Emergence of the Customer Insights Driven Organisation: Beyond Data Driven

How artificial intelligence is transforming the way companies analyse their data to understand their customers.

For several years, organisations have been urged to become data driven. The news has recently moved on to talk about customer insights (CI) driven organisations. What has changed and what is the difference?

The conversation has changed because we have reached a tipping point in the maturity and productisation of several forms of artificial intelligence (AI), which is a game changer in the way we work and do business. Forrester has published a paper which explains why “2017 will be the year when businesses gain direct access to powerful customer insight via new cognitive interfaces and other AI-related tech. CI will drive change across the enterprise”. Forrester believes companies will promote business intelligence and data analytics to become a core strategy. Artificial Intelligence is being incorporated into Business Intelligence (BI) and analytics tools enabling business managers and users to apply them directly without the need to refer to data scientists and statisticians. They believe it will enable companies to transform themselves into true insights driven enterprises, a move that will leave any competitors that do not make the shift far behind.

The following graph is re-produced in the Forrester study from the Economic Intelligence Unit predicting a 27% annual growth rate for customer insights driven companies between 2015 and 2020, compared with any others which are expected to follow the typical growth rate in GDP of 3.5% per annum.

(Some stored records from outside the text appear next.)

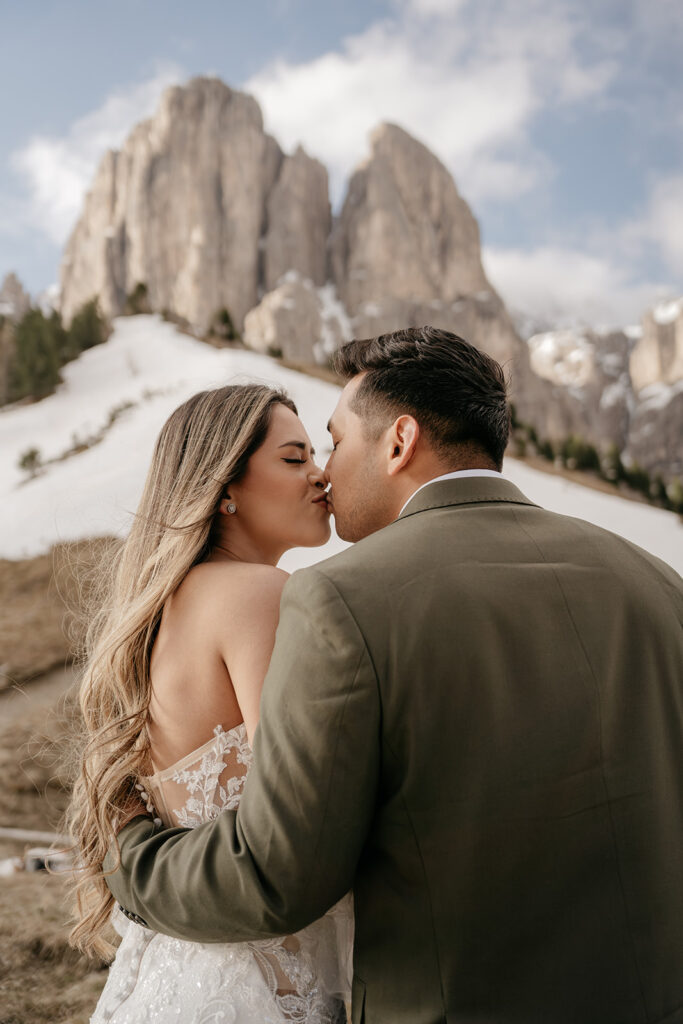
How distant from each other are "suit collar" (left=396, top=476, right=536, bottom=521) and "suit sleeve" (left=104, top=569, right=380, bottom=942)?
0.38 m

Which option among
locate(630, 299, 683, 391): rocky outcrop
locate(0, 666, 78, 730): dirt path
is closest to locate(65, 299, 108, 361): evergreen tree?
locate(0, 666, 78, 730): dirt path

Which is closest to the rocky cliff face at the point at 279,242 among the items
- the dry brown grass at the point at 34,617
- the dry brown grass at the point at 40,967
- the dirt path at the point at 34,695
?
the dry brown grass at the point at 34,617

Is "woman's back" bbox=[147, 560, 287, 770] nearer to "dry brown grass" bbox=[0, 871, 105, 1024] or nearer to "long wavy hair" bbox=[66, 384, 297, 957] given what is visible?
"long wavy hair" bbox=[66, 384, 297, 957]

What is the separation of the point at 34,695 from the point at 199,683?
5.81 m

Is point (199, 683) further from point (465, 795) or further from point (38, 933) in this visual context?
point (38, 933)

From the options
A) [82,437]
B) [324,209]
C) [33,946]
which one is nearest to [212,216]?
[324,209]

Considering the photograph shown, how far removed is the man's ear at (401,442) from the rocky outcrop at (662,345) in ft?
360

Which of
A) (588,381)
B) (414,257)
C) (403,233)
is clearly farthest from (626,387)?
(403,233)

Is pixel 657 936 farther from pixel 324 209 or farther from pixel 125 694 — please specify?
pixel 324 209

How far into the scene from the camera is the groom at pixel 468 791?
1.28 m

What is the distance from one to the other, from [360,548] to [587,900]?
2.53 feet

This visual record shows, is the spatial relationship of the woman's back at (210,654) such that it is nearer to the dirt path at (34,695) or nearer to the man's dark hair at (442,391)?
the man's dark hair at (442,391)

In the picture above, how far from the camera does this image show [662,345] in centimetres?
10312

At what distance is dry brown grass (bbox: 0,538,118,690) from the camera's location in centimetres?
732
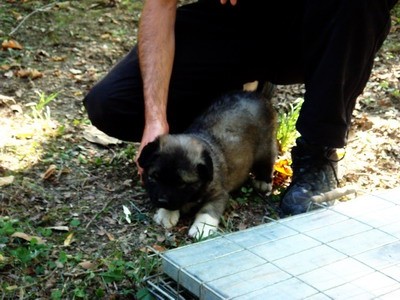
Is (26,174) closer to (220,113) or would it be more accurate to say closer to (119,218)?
(119,218)

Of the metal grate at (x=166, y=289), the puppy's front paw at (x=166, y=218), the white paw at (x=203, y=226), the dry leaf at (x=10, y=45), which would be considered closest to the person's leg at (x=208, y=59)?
the puppy's front paw at (x=166, y=218)

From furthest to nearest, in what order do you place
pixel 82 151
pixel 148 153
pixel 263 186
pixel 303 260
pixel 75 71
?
pixel 75 71
pixel 82 151
pixel 263 186
pixel 148 153
pixel 303 260

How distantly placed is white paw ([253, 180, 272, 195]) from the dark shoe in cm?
32

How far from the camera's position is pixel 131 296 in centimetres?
296

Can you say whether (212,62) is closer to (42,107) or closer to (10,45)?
(42,107)

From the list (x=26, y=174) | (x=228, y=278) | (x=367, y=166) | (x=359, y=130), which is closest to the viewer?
(x=228, y=278)

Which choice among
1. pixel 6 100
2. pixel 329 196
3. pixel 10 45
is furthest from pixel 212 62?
pixel 10 45

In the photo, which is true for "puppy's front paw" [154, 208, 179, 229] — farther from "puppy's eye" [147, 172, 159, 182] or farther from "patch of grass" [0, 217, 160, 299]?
"patch of grass" [0, 217, 160, 299]

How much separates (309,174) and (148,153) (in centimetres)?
96

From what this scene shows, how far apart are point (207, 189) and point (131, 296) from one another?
1.09m

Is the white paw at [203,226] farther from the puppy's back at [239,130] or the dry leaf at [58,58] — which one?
the dry leaf at [58,58]

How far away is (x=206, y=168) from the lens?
377 cm

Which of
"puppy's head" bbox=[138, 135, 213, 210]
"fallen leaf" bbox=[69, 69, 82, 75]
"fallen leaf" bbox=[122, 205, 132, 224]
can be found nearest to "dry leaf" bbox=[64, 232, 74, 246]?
"fallen leaf" bbox=[122, 205, 132, 224]

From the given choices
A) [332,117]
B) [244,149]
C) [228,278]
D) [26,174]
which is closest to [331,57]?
[332,117]
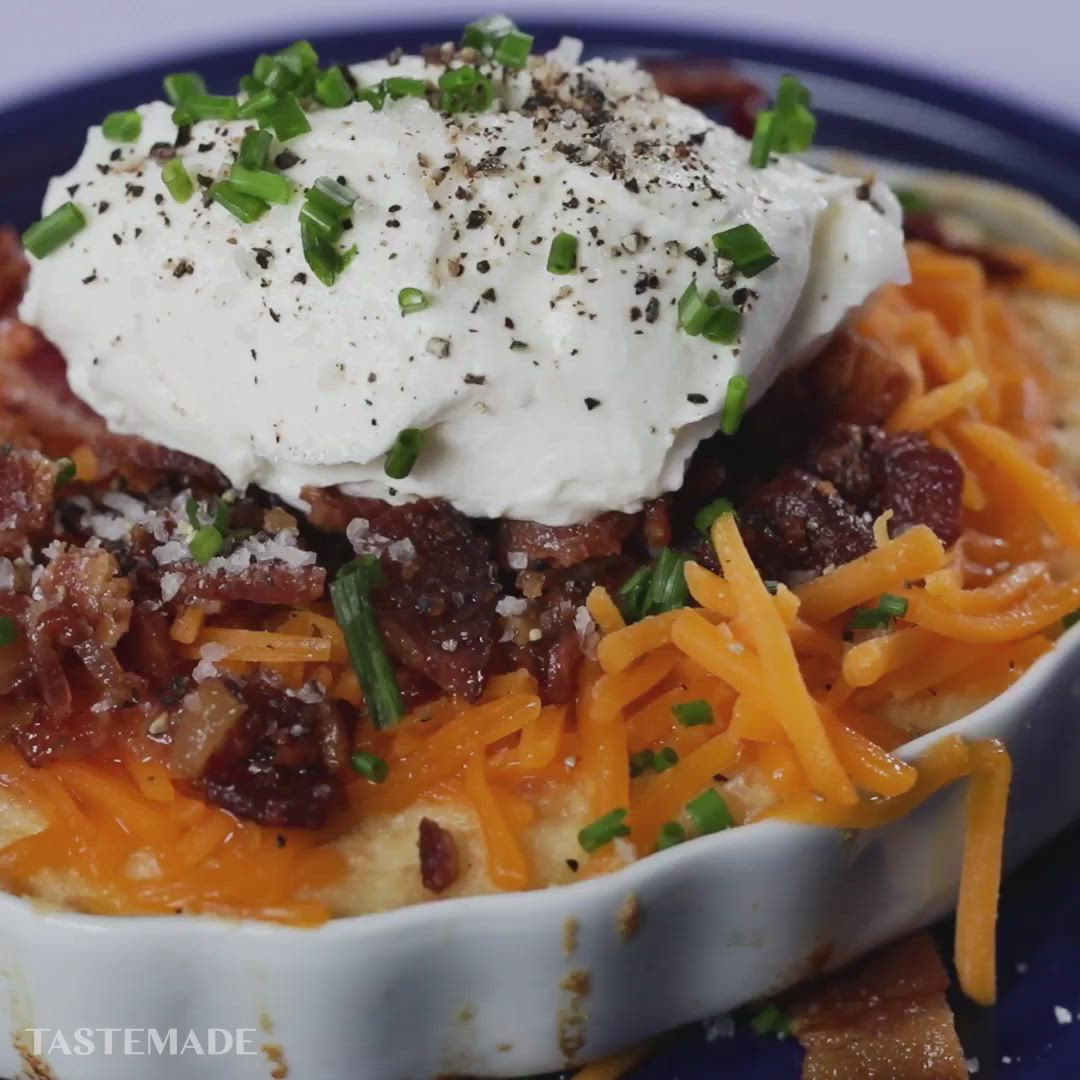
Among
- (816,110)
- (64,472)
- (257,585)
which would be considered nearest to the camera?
(257,585)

The changes will see the 40 leading customer insights driven companies surveyed to increase revenue from US$333 billion in 2015 to US $1.2 trillion in 2020. The changes will see companies increase their investment in AI by 300% in 2017.

Insights-driven businesses will steal $1.2 trillion annually by 2020

What are the new trends?

A survey of 235 business executives in the USA by the National Business Research Institute (NBRI) in 2016 concluded that “38% of enterprises are already using AI technologies and 62% will use AI technologies by 2018,” according to Forbes.

To understand what is going on we need to look at several trends that are happening in parallel:

  • Machine Learning is giving computers the ability to learn without being explicitly programmed. It is being incorporated into more applications, especially into the BI and analytics area, which enables pattern recognition to be executed independently of the user, so that the results provide advice directly to the user. Any enterprise applications involving prediction and classification are expected to use machine intelligence. Specialised forms can also use Deep Learning Platforms incorporating neural networks that interrogate data on multiple abstraction layers.
  • Natural Language Processing is also being increasingly incorporated into BI and analytics tools. It can take the form of language generation (writing text), speech recognition or text analysis. Queries to software will continue to move towards natural language interfaces.
  • Virtual Agents are implementations of these technologies, from simple chatbots to smart software that can interact with humans. Famous examples are Google Now, Siri and Cortana. However, often they are silent interactive software that can, for example, help customers complete application forms by pre completing information already known.
  • The Internet of Things (IOT) is helping the trend with vendors embedding sensors in more connected hardware and software to enable data collection and tracking. It is creating new sources of data that can be analysed for patterns to understand customer activities in more detail.
  • Cloud Services enable large quantities of enterprise data to be stored cheaply and made available for analysis. Deployment can be fast and cost effective with the company only paying for the services it uses. Third party data is also available to be merged with company big data.
  • IBM’s Watson cognitive computing application is available as a service, including on the cloud, where it can be deployed to analyse enterprise data for patterns that return as advice to users. It is considered the original classic example of AI as a service. Many other vendors are emulating this platform with their own offerings designed to compete for the same corporate customers. Leading competitors are Google, Microsoft, Amazon, SAS and more, including many niche new start up players.
  • Moore’s Law is marching on as always with computing power increasing, while falling in price. Ray Kurzweil has predicted that the same raw processing power that is estimated to be available in the human brain (20 quadrillion calculations per second) will be available by 2019 for US$4,000. This will enable AI applications to be feasible in mobile platforms such as pads and smartphones
What should companies be doing to become a Customer Insights driven organisation?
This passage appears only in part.